We had requested to be moved to the outside section after it became empty. No one bothered. I just checked my bill while writing the post and saw that they had charged a service charge. Please let me know if you have A D Singh’s number. That’s a part of my bill which I want to be reimbursed for. Or I can contribute it to a fund where he can send his staff to the local Shiv Sagar Udipi for lessons on ‘service’.
Alls well that ends well
We had a chocolate fondant (Rs 320 / 7 USD) for dessert. Nectar like chocolate sauce oozed out of it when we dug our spoon in. A treat befitting the happy occasion. Princess Leia would have approved. Though I think she is too trim and sleek to be acquainted with chocolate.
The fondant came with what claimed to be a scoop of vanilla ice cream but was actually a tasteless white sorbet.

Bitter sweet memories
In the final analysis Olive is a good place to go to if you want to feel nice and are OK with a bill of Rs 3000 to 5000 (60 to 100 USD).
It is not the place to go if you want a good dining experience AND expect to be pampered OR need to be guided. Given the Neanderthal service quality only a regular at the restaurant, or a food expert, could hope know what to order.
Given the quality of staff they should hire a good writer to make the menu self explanatory. I am sure they could afford it given the horribly overpriced fare.
Olive served out purpose that evening. We felt special. Life seemed beautiful. My compliments to the interior decorator.
I don’t see myself going back in a hurry.

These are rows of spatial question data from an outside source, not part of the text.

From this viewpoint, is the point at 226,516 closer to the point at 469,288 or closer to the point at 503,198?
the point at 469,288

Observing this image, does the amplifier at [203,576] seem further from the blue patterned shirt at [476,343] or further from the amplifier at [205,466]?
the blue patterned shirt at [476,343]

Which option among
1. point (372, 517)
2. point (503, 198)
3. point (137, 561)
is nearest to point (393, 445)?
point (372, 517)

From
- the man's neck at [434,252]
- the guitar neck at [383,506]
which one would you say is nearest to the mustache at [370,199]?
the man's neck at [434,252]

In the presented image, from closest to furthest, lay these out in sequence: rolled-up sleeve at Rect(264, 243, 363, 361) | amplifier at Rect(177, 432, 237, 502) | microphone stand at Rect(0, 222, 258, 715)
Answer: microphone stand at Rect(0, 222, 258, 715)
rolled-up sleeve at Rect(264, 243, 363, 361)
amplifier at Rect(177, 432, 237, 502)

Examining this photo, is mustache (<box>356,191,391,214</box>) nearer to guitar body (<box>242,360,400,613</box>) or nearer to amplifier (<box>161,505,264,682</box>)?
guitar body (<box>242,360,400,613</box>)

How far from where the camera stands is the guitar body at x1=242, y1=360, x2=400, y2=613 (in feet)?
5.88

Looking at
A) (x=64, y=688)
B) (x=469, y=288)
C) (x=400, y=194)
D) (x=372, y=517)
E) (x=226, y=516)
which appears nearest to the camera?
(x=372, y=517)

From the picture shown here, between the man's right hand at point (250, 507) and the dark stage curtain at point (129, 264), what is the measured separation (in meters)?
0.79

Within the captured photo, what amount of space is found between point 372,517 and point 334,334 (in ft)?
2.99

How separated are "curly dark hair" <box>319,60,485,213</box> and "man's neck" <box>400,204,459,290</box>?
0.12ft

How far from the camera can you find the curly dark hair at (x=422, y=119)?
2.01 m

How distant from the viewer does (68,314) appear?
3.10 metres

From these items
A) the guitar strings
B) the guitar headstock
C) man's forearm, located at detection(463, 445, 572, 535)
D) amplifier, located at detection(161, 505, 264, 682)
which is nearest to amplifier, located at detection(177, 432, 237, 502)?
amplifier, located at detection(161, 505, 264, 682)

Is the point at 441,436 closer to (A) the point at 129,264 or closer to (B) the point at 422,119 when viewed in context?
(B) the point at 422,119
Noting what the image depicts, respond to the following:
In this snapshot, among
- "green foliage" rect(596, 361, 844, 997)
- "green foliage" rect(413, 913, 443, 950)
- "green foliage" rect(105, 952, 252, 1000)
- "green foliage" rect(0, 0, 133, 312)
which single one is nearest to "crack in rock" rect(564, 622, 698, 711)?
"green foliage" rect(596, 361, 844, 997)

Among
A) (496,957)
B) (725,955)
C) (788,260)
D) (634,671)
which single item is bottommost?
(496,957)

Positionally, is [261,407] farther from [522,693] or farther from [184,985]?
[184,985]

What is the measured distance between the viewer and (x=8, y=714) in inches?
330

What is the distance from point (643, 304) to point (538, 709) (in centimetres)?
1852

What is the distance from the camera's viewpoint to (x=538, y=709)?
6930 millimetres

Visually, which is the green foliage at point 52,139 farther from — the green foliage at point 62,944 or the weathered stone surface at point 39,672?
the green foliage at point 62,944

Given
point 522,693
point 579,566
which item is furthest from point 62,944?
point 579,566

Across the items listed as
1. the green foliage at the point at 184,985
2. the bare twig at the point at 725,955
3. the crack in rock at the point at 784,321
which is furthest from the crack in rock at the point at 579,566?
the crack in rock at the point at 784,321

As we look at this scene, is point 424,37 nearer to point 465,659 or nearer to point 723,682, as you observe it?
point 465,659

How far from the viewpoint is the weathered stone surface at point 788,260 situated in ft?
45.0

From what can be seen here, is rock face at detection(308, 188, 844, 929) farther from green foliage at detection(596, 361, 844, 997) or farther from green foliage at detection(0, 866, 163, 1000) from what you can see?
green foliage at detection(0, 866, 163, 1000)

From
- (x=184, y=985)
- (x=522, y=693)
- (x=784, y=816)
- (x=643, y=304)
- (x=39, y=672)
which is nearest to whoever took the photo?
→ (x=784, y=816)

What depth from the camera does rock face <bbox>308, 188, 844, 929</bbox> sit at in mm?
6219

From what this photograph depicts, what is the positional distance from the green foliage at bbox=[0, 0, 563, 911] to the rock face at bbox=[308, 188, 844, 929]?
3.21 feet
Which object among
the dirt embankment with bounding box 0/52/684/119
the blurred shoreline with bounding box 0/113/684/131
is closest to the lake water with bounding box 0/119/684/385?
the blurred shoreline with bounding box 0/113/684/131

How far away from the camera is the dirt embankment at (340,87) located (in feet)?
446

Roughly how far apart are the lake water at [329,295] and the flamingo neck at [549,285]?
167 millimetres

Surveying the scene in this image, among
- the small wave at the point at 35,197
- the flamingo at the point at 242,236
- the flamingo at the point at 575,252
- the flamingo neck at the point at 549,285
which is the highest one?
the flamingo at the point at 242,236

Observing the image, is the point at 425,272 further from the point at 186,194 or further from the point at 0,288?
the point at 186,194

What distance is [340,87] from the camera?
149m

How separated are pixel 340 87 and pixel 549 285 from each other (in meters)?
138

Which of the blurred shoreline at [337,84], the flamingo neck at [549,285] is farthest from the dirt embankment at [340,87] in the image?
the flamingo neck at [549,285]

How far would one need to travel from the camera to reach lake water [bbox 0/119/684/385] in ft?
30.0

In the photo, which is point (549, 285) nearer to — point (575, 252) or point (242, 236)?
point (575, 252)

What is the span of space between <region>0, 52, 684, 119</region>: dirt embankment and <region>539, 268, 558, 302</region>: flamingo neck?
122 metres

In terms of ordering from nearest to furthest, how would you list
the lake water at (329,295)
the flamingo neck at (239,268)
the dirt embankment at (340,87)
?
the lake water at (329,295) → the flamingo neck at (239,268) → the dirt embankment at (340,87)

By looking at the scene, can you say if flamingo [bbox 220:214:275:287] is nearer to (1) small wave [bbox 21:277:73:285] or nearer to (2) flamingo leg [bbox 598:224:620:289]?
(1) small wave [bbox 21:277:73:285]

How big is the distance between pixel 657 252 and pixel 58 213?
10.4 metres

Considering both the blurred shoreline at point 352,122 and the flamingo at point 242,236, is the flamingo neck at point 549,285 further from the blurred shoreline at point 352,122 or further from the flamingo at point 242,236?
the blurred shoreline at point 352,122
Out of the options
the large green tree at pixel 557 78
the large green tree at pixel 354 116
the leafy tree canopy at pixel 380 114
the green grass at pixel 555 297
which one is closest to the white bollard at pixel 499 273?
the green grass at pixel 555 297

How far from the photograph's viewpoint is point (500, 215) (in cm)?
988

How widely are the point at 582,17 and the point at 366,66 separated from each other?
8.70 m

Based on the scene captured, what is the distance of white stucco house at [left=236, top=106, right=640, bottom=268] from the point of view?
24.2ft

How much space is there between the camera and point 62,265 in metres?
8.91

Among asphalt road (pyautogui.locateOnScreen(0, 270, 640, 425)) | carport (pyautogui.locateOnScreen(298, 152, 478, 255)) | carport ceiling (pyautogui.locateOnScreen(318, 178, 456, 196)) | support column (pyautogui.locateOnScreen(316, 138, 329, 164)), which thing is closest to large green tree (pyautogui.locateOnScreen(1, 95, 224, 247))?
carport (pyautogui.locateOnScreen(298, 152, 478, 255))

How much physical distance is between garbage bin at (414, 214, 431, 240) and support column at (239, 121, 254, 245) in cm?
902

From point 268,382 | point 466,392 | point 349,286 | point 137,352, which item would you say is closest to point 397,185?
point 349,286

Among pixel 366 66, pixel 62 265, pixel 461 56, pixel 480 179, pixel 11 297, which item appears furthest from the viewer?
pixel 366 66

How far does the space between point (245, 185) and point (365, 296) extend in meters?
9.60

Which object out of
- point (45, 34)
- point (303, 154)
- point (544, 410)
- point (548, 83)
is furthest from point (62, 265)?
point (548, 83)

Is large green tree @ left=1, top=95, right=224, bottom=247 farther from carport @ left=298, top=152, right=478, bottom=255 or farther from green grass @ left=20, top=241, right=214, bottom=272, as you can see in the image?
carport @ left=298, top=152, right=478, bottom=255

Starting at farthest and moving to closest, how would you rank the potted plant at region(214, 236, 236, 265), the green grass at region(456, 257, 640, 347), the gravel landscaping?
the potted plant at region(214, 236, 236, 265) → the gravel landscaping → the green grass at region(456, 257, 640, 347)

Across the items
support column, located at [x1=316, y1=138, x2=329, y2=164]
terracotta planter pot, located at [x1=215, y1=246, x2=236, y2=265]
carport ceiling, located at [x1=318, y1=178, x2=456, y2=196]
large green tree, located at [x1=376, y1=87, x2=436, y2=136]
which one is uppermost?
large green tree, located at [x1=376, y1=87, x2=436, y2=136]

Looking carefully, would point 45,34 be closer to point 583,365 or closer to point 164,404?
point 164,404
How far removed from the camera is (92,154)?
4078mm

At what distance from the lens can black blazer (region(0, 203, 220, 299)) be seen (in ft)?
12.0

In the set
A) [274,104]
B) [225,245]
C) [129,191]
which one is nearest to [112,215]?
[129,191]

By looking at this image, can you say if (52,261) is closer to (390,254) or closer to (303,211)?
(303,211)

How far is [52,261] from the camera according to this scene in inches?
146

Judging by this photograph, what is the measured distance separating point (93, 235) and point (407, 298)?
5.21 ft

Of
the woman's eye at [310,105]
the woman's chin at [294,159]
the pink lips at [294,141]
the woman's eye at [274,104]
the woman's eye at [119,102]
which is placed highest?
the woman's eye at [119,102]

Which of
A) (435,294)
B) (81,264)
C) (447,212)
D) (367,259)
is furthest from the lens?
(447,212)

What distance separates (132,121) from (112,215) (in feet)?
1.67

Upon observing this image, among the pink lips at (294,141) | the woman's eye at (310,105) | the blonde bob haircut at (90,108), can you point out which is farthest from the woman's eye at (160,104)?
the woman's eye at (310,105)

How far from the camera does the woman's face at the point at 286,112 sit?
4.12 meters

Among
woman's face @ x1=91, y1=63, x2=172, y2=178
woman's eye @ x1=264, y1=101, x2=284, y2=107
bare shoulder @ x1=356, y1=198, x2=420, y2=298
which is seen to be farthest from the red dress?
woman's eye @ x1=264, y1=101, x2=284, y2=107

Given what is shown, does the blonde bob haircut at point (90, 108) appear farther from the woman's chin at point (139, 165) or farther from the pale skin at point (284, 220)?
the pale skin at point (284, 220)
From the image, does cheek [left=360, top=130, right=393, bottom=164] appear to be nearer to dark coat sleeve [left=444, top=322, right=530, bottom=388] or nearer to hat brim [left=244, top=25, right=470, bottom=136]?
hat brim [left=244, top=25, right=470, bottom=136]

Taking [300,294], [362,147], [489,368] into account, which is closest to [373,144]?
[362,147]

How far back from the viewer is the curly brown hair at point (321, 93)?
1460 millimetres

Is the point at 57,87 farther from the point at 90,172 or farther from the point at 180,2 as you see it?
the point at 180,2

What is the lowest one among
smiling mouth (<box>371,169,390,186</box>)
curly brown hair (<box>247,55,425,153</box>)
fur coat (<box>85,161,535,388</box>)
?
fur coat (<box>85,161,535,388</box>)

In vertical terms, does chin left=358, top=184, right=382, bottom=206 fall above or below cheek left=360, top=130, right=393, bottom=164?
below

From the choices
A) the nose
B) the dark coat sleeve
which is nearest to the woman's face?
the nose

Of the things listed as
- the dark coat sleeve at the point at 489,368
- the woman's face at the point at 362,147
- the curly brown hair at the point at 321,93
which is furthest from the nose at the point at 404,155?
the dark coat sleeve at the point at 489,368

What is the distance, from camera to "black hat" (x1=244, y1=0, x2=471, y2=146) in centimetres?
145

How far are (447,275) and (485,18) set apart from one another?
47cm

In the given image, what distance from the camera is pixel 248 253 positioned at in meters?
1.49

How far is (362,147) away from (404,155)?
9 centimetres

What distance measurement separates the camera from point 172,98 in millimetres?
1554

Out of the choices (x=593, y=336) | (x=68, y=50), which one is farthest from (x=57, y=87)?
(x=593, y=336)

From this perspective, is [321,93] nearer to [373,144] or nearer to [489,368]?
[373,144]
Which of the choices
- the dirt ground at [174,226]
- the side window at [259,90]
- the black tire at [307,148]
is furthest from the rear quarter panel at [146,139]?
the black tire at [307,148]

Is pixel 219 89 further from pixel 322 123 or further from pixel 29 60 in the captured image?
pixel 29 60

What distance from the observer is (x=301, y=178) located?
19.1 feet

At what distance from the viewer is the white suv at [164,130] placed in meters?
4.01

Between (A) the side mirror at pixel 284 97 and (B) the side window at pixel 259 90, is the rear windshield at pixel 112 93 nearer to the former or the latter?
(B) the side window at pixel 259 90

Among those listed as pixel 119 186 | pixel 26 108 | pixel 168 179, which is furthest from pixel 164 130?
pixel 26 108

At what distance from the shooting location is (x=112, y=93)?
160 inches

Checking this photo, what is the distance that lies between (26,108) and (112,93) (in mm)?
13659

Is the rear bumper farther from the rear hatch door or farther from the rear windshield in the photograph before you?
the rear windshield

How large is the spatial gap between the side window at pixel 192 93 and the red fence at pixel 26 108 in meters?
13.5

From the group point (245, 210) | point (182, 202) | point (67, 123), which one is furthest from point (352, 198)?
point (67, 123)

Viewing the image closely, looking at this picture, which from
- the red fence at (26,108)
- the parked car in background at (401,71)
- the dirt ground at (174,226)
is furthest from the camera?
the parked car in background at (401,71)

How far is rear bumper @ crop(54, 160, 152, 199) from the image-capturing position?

Post Script: Mithunda (Mithun Chakraborty) is a Bengali who made it big in the Bollywood kitsch world of the eighties and nineties. He played to the galleries. A man of the masses. Known for his Robin Hood roles, action sequences and disco steps. The characters he would play would typically be that of the neighbourhood goon with a big heart. He would speak in street lingo and slang with a ruffianish accent. A cult figure but not known for finesse.
Not the sort of guy who should be taking orders in a Fine Dining restaurant.